Our study had several limitations. Firstly, the Nurses' Health Study and Health Professionals Follow-up Study included predominantly white healthcare professionals, which could limit the generalisability of our findings to other nationalities and races or ethnicities. However, participants’ health related occupations were an advantage that allowed us to collect high quality data with self-reported questionnaires and enhance the internal validity of the study by reducing confounding. Secondly, risk factors were self-reported by questionnaire, and measurement error was inevitable. Our food frequency questionnaires have been extensively validated against diet records,48–51 however, and body mass index and physical activity have been validated against standard measurements.9 52 Thirdly, given the observational design of the study, we could not directly establish causal relations between risk factor patterns and longevity. Fourthly, we censored risk factors after a diagnosis of cardiovascular disease, type 2 diabetes, or cancer to avoid reverse causation, but this method might result in missing data. We imputed missing data and found that the shape of joint patterns of risk factors and the associations with longevity were similar to our main findings, indicating the robustness of our main findings.
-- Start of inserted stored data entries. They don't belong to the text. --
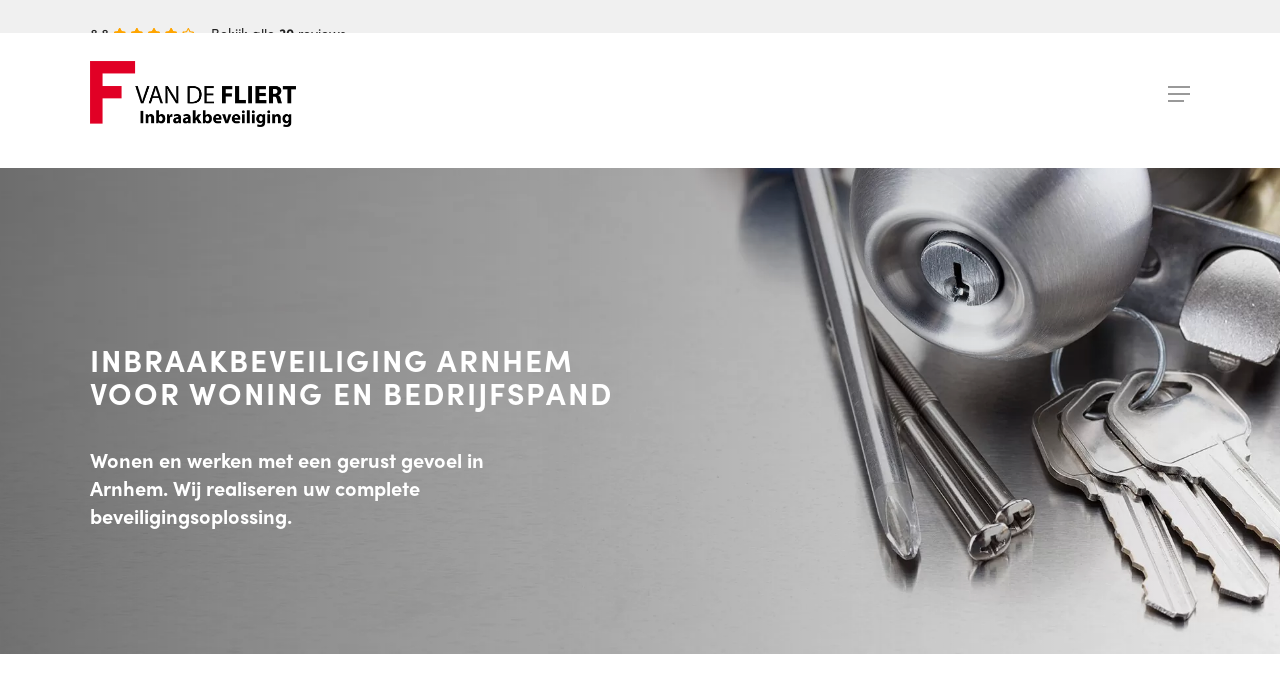

--- FILE ---
content_type: text/html;charset=UTF-8
request_url: https://www.klantenvertellen.nl/retrieve-widget.html?color=dark&button=true&lang=nl&tenantId=99&locationId=1054338
body_size: 758
content:

<!doctype html>
<html class="widget-document">
<head>
    <meta charset="utf-8">
    <title>Klantenvertellen Widget</title>
    <meta name="description" content="Van de Fliert inbraakbeveiliging Widget">
    <meta name="viewport" content="width=device-width">
<link rel="apple-touch-icon" sizes="180x180" href="/assets/dtg/favicons/apple-touch-icon.png">
<link rel="icon" type="image/png" href="/assets/dtg/favicons/favicon-32x32.png" sizes="32x32">
<link rel="icon" type="image/png" href="/assets/dtg/favicons/favicon-16x16.png" sizes="16x16">
<link rel="manifest" href="/assets/dtg/favicons/manifest.json">
<link rel="mask-icon" href="/assets/dtg/favicons/safari-pinned-tab.svg" color="#5bbad5">
<link rel="shortcut icon" href="/assets/dtg/favicons/favicon.ico">
<meta name="msapplication-config" content="/assets/dtg/favicons/browserconfig.xml">
<meta name="theme-color" content="#ffffff">
    <script type="text/javascript" src="/ruxitagentjs_ICA7NVfqrux_10327251022105625.js" data-dtconfig="app=8a2e4367fabd9fcc|ssc=1|owasp=1|featureHash=ICA7NVfqrux|rdnt=1|uxrgce=1|cuc=6g2vzrrj|mel=100000|expw=1|dpvc=1|lastModification=1767972781916|postfix=6g2vzrrj|tp=500,50,0|srbbv=2|agentUri=/ruxitagentjs_ICA7NVfqrux_10327251022105625.js|reportUrl=/rb_bf72461ouq|rid=RID_1850350981|rpid=-296116935|domain=klantenvertellen.nl"></script><link rel="canonical" href="https://www.klantenvertellen.nl/reviews/1054338/van_de_fliert_inbraakbeveiliging"/>
    <link rel="stylesheet" type="text/css" href="/assets/dtg/stylesheets/public.css">




</head>

<body class="kv-widget-body
               theme-dark
              ">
Fifthly, we excluded participants whose longevity was unknown, which might cause selection bias. The main reason for the exclusion was that these participants were younger at baseline and were alive without reaching the age of 85 years at the end of follow-up. The population characteristics of the excluded participants and the main study population were similar, however, and we believe that the excluded population would likely give similar findings to our main population. Our sensitivity analyses (online supplemental tables S14 and S15) suggest that exclusion of these participants had minimal effects on our findings.

Conclusion

We found that maximum longevity was achieved in participants maintaining a normal body mass index, who never smoked, ate a healthy diet, and had physical activity levels and alcohol intake that met public health recommendations through mid-life and late life.

Ethics approval

This study involves human participants, and the study protocol was approved by the institutional review boards of the Brigham and Women’s Hospital and Harvard T H Chan School of Public Health, and those of participating registries as required (IRB protocol No 999P011114,1999P003389, core C 10161). Participants gave informed consent to participate in the study before taking part.